GIVEN TASK
In the material below, repeat only the lines from the one that holds "Which among" through the final line, exactly as they stand.
◇ ◇ ◇ ◇
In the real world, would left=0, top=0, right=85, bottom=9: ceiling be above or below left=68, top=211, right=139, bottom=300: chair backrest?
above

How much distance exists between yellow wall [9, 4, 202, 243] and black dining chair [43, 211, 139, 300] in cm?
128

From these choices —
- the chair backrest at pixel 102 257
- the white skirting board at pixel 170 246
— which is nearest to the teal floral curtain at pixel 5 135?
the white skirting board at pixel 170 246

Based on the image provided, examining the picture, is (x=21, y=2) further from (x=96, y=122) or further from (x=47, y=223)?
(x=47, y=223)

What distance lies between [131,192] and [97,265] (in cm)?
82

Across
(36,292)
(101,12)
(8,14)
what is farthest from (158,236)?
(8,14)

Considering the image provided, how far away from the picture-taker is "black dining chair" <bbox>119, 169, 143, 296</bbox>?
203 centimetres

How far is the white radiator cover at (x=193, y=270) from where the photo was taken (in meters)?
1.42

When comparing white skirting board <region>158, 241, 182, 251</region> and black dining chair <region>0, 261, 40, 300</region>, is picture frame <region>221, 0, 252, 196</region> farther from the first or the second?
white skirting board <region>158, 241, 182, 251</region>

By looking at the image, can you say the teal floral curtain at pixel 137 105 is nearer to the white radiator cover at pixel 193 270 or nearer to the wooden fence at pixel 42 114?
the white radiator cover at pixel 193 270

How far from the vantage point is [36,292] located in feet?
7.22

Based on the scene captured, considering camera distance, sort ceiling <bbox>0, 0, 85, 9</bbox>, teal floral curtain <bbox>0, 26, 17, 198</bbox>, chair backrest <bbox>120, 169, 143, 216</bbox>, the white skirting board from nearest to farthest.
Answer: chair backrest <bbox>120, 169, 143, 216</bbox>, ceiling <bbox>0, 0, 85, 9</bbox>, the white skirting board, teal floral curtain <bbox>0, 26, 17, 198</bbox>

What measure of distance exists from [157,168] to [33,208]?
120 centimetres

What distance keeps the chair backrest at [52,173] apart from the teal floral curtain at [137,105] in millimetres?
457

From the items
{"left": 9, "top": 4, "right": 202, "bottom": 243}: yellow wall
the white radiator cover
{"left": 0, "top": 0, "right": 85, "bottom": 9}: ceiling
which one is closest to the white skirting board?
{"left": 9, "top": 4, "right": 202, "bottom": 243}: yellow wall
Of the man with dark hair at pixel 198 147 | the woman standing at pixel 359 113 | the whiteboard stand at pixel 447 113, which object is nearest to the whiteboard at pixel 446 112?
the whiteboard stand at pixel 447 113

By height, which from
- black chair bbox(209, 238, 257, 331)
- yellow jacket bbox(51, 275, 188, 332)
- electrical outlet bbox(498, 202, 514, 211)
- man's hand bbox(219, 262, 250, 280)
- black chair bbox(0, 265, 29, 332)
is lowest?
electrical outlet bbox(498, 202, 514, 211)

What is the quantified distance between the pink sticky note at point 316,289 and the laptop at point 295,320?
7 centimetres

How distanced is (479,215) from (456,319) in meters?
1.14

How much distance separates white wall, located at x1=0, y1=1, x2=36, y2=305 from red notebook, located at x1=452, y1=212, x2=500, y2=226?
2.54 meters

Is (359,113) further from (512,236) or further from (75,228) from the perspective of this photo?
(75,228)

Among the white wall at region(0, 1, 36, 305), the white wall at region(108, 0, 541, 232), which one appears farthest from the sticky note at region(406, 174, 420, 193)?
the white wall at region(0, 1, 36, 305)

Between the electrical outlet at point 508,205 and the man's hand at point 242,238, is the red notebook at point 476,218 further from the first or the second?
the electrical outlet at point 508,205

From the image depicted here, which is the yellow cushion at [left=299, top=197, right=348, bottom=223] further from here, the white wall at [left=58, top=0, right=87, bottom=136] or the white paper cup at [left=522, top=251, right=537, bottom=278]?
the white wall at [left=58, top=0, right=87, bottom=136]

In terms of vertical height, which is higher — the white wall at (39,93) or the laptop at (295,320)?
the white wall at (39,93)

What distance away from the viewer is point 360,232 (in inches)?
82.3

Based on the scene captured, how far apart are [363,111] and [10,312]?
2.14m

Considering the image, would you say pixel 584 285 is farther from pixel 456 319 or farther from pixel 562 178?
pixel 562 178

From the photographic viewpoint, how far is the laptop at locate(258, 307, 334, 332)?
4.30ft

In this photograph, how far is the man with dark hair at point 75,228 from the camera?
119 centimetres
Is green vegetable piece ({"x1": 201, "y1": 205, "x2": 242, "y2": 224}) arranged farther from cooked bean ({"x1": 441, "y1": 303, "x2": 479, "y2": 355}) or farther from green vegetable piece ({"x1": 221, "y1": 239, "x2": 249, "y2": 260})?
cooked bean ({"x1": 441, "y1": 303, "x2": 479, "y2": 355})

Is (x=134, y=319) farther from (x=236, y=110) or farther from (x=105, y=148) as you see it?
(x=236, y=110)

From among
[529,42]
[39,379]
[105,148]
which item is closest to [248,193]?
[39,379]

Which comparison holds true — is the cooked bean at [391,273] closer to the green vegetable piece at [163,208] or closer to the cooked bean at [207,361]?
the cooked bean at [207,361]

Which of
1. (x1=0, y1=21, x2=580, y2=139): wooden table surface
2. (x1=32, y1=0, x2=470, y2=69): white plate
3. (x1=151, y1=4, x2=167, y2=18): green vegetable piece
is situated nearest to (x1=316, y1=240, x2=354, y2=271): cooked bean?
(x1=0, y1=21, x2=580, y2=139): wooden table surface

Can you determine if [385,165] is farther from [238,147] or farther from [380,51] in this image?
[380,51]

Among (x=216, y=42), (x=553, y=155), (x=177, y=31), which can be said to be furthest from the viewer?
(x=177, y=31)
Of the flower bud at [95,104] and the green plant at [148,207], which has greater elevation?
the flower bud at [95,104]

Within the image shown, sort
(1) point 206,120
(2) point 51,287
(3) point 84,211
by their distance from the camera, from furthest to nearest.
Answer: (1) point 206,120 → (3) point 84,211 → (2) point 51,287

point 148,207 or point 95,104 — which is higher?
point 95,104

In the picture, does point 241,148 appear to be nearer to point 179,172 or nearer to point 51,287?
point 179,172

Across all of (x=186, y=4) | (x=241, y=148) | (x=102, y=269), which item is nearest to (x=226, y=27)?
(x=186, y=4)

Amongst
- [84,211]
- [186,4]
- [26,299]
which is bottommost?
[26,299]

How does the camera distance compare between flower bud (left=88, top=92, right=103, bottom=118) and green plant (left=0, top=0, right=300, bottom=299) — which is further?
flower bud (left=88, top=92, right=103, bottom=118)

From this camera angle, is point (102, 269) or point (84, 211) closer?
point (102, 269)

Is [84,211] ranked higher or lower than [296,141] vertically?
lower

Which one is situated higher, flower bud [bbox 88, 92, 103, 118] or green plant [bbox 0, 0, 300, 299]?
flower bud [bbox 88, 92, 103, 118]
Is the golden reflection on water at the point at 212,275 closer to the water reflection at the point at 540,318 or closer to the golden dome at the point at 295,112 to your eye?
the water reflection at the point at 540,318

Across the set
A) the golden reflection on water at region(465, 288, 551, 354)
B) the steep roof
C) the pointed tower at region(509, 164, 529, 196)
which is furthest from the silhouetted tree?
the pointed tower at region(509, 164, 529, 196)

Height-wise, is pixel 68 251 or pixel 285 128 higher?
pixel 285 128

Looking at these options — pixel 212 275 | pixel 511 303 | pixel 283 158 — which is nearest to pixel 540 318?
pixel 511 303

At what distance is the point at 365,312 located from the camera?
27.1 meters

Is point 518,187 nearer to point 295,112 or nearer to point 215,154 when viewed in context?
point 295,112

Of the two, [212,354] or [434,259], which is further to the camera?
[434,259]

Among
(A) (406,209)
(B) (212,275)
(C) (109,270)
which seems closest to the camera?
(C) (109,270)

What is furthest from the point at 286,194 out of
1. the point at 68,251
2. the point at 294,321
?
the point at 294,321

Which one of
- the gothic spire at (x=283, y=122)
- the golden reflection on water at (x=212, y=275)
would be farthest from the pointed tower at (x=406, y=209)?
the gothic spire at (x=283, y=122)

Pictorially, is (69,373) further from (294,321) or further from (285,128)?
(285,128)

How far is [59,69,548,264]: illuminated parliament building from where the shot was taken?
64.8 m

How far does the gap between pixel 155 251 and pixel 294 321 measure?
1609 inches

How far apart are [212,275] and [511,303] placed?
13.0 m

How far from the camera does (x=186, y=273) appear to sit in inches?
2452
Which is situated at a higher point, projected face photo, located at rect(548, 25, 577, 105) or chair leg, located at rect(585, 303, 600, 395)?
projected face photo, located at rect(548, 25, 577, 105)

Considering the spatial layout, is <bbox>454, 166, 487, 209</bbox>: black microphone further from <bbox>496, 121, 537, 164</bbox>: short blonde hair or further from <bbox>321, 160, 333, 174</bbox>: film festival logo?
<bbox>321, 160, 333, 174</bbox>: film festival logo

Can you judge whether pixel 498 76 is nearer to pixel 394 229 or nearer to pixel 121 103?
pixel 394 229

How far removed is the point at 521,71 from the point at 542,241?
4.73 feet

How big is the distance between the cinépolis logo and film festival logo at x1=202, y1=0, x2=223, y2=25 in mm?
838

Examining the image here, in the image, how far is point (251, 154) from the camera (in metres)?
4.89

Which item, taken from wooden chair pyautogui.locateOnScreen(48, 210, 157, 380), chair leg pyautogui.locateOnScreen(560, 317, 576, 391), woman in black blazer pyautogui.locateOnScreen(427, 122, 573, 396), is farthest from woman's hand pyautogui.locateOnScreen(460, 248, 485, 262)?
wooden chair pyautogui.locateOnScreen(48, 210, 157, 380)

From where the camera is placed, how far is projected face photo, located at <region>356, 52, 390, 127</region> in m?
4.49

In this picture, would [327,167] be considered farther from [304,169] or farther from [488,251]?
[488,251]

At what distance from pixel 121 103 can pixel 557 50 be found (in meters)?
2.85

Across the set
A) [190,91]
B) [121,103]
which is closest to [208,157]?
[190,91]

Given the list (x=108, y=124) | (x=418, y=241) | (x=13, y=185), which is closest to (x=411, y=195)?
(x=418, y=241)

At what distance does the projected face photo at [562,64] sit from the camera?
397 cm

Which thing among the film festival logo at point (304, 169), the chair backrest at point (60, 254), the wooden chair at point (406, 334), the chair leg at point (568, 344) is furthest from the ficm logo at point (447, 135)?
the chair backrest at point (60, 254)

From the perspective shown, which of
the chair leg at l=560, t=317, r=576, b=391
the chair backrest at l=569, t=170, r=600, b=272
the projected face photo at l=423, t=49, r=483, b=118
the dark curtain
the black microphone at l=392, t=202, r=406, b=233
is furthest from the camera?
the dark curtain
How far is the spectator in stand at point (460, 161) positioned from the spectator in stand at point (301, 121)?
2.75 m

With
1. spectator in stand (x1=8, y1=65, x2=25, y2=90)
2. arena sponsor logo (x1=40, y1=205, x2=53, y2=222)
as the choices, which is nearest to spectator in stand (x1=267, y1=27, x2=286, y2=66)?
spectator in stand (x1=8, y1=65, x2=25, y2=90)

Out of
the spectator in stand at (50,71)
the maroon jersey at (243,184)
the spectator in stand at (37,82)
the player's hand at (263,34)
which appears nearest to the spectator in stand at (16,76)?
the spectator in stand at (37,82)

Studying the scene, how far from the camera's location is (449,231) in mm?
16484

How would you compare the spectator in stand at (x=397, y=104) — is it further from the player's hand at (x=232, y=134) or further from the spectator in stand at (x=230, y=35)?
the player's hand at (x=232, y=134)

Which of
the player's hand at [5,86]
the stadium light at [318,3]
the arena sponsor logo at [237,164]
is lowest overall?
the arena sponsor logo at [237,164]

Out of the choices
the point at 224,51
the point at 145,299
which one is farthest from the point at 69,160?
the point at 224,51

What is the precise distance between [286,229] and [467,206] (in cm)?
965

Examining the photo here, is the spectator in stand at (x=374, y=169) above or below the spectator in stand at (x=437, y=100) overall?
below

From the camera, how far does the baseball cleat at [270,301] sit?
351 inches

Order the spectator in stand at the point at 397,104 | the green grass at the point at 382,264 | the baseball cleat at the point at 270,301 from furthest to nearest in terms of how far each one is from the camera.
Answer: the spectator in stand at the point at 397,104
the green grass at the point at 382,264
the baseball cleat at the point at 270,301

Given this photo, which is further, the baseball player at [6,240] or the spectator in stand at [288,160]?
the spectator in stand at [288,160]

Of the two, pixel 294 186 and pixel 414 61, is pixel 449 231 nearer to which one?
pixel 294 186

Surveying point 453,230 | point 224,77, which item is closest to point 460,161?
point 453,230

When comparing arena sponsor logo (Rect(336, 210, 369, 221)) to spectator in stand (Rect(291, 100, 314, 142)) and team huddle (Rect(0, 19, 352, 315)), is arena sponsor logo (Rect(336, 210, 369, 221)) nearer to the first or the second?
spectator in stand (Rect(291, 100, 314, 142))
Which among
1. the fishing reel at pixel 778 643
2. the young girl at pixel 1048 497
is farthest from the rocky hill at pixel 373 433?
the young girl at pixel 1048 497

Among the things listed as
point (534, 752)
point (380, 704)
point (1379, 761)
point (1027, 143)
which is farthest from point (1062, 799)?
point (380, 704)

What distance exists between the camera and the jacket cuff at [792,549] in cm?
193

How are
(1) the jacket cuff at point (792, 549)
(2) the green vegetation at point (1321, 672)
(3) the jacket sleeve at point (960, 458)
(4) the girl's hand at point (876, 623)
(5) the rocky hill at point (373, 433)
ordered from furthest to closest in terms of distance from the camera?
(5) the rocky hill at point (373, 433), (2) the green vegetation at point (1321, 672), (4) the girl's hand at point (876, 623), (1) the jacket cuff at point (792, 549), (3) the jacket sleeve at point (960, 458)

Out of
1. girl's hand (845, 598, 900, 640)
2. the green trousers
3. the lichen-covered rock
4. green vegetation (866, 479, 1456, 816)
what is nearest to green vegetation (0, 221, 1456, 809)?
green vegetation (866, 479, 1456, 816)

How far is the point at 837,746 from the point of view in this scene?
◇ ◇ ◇ ◇
SOLUTION TO THE EXERCISE
Which among
1. the fishing reel at pixel 778 643
2. the young girl at pixel 1048 497
is farthest from the rocky hill at pixel 373 433?
the young girl at pixel 1048 497

Among the things listed as
point (534, 752)
point (380, 704)
point (1379, 761)
point (1027, 143)
which is farthest from point (1062, 799)?
point (380, 704)

What distance exists between the camera and the jacket cuff at [792,549] in cm?
193

How are
(1) the jacket cuff at point (792, 549)
(2) the green vegetation at point (1321, 672)
(3) the jacket sleeve at point (960, 458)
(4) the girl's hand at point (876, 623)
(5) the rocky hill at point (373, 433)
ordered from furthest to closest in terms of distance from the camera?
(5) the rocky hill at point (373, 433), (2) the green vegetation at point (1321, 672), (4) the girl's hand at point (876, 623), (1) the jacket cuff at point (792, 549), (3) the jacket sleeve at point (960, 458)

Out of
1. girl's hand (845, 598, 900, 640)
2. the green trousers
3. the lichen-covered rock
4. green vegetation (866, 479, 1456, 816)
what is nearest to green vegetation (0, 221, 1456, 809)?
green vegetation (866, 479, 1456, 816)

How far is the point at 837,746 from the point of view in this scene?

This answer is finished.